Chefs, sommeliers y científicos han comenzado a tratar estas bebidas con el mismo respeto que al vino. E.M.

Este desorden conceptual, sin embargo, también es una oportunidad: obliga a construir un nuevo vocabulario. Desde las universidades gastronómicas hasta restaurantes de alta cocina, se está trabajando para entender qué hace que una bebida sin alcohol pueda generar placer, equilibrio y profundidad. Ya no se trata solo de eliminar el alcohol de una bebida alcohólica, sino de pensarla desde el origen: desde la fermentación de frutas o vegetales, la oxidación controlada, la destilación de proteínas animales o la incorporación de ingredientes como el miso, el polen o las cáscaras tostadas de cítricos.

Nuevos caminos

En ese sentido, la cocina ha abierto el camino. Lo que hace unos años era impensable –una bebida sin alcohol diseñada a medida para maridar con un plato de un menú degustación– hoy empieza a formar parte del discurso gastronómico de algunos de los mejores restaurantes del mundo. No se trata de una concesión al cliente abstemio, sino de una apuesta por la excelencia global: si se cuida el plato, se cuida también lo que lo acompaña en la copa.

> _EJERCICIOS PROPUESTOS_
(a) Según el texto sobre las bebidas sin alcohol, ¿por qué una bebida sin alcohol pensada para maridar con un plato no es una concesión al cliente abstemio? Responda en una a tres oraciones.
(b) Resuma en menos palabras el párrafo del texto sobre las bebidas sin alcohol que comienza con «En ese sentido, la cocina ha abierto el camino» y conserve sus datos principales.
(c) Enumere todos los caminos que, según el texto sobre las bebidas sin alcohol, permiten pensar una bebida sin alcohol «desde el origen».
Los registros no guardan ninguna relación con el texto.

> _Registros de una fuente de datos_
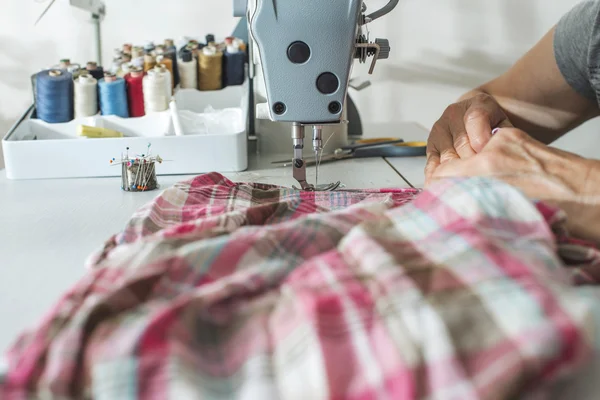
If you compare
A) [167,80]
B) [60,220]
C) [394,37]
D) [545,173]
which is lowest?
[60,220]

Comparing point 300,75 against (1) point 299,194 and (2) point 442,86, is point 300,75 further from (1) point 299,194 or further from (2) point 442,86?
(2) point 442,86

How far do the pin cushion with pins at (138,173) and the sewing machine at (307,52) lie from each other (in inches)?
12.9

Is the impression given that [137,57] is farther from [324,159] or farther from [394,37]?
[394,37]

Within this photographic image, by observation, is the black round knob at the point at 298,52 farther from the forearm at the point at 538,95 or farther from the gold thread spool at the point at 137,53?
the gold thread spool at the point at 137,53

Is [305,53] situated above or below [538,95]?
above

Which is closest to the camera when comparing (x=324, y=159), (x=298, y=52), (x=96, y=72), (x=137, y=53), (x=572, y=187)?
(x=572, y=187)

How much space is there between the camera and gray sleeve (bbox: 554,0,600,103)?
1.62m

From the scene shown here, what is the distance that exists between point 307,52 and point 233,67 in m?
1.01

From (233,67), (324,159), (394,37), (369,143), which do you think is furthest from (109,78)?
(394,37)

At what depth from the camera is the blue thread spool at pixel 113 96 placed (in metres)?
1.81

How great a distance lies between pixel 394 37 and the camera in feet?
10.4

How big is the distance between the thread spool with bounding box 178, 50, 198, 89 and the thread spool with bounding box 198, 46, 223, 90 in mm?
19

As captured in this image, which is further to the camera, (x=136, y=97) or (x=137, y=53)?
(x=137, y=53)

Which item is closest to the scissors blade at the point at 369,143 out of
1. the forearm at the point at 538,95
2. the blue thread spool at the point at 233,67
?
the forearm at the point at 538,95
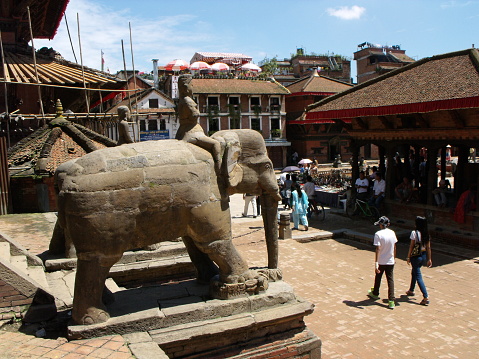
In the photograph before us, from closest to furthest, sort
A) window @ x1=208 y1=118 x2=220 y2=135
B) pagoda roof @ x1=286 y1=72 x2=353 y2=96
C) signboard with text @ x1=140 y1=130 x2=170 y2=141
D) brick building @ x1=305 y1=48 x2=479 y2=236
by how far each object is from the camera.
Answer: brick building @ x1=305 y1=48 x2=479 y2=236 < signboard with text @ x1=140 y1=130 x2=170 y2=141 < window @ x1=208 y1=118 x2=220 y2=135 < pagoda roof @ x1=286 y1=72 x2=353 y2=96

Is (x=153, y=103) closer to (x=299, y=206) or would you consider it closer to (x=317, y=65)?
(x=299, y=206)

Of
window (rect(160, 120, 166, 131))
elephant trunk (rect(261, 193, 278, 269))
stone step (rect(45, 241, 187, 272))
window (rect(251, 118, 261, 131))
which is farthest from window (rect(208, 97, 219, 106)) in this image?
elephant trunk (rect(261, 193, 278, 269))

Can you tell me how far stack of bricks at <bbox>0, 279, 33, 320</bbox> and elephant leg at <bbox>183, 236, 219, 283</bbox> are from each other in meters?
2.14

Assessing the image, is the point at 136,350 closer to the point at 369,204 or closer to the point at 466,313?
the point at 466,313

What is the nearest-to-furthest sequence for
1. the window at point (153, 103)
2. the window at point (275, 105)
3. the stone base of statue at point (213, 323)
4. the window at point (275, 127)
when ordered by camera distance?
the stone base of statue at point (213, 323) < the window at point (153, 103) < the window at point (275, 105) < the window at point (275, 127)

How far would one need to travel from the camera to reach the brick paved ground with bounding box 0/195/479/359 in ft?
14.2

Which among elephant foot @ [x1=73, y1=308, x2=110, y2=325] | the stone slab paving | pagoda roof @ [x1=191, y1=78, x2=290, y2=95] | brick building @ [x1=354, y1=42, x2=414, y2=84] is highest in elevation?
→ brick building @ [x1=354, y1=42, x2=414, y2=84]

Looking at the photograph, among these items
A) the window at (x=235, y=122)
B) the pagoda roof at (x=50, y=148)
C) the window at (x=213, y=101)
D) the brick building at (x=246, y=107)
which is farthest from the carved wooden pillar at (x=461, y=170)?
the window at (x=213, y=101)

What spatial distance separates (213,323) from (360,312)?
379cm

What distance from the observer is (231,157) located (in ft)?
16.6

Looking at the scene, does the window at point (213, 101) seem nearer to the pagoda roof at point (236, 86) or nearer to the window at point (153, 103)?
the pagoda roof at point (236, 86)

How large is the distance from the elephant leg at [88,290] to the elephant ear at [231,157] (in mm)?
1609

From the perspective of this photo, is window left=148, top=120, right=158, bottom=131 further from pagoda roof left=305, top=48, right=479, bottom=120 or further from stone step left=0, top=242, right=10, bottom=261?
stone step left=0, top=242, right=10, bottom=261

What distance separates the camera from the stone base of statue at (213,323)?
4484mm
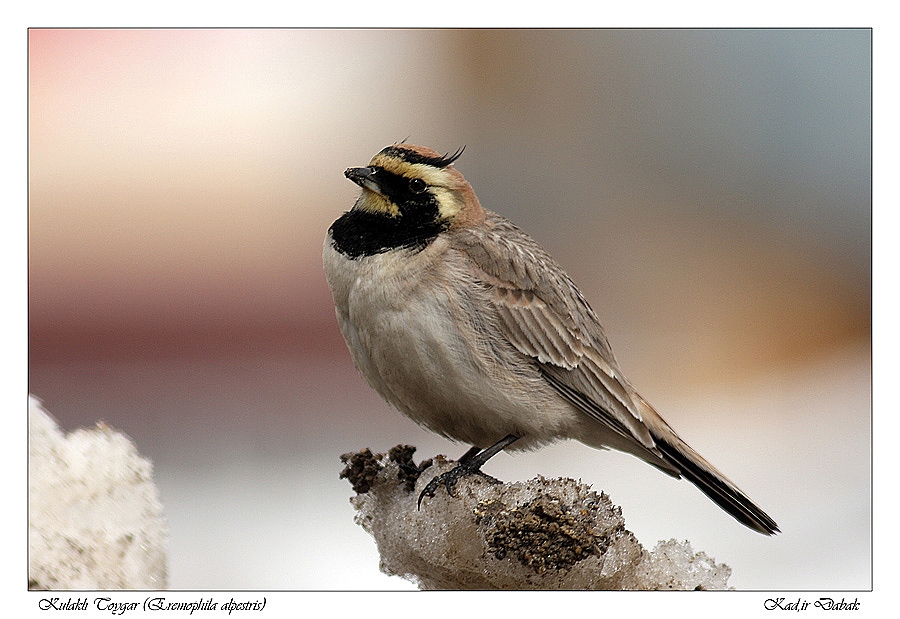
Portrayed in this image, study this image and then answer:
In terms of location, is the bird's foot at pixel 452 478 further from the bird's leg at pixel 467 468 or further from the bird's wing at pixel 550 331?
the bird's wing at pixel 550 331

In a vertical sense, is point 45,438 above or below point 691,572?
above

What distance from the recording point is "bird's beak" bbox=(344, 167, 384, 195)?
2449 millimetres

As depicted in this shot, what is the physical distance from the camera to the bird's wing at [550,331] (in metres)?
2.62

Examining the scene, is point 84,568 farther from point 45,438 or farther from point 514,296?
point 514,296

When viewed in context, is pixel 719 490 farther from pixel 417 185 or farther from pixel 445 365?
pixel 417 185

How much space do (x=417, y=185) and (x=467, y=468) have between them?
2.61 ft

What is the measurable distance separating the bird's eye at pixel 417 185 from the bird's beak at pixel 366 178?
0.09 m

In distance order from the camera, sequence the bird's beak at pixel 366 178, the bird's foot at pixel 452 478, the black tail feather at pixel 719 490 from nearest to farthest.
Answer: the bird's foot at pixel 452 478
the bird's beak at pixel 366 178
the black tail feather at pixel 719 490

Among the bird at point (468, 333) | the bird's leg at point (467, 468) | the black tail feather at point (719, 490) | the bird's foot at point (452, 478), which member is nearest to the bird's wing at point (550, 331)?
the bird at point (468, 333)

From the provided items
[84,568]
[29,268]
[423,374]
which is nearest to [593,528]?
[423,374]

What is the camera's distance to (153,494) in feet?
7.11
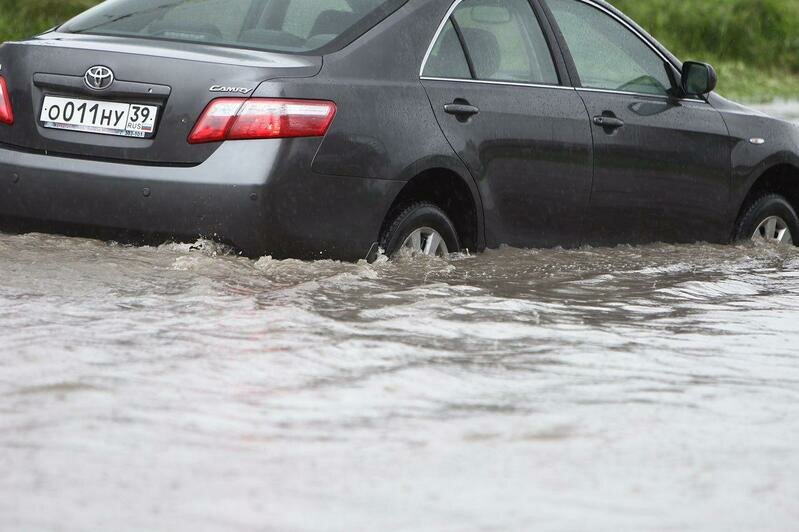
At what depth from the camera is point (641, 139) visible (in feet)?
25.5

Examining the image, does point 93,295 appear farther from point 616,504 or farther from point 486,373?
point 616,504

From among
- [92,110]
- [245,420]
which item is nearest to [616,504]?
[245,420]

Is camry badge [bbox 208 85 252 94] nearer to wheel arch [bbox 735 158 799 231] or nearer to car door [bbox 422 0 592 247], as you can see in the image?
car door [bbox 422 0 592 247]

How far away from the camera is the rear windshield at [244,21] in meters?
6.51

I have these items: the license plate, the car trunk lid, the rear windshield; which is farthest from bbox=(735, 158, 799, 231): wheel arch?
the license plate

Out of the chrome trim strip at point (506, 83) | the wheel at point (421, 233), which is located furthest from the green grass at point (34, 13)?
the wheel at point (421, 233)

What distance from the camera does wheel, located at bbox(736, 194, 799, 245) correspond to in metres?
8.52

> _SOLUCIONES_
(a) Es una apuesta por la excelencia global. Si se cuida el plato, también se cuida lo que lo acompaña en la copa.

(b) La cocina ha abierto el camino. Antes era impensable, pero hoy algunos de los mejores restaurantes del mundo incluyen en su discurso gastronómico bebidas sin alcohol diseñadas para maridar con platos de un menú degustación. No lo hacen como concesión al cliente abstemio, sino como apuesta por la excelencia global: cuidar el plato implica cuidar también lo que hay en la copa.

(c)
- La fermentación de frutas o vegetales
- La oxidación controlada
- La destilación de proteínas animales
- La incorporación de ingredientes como el miso, el polen o las cáscaras tostadas de cítricos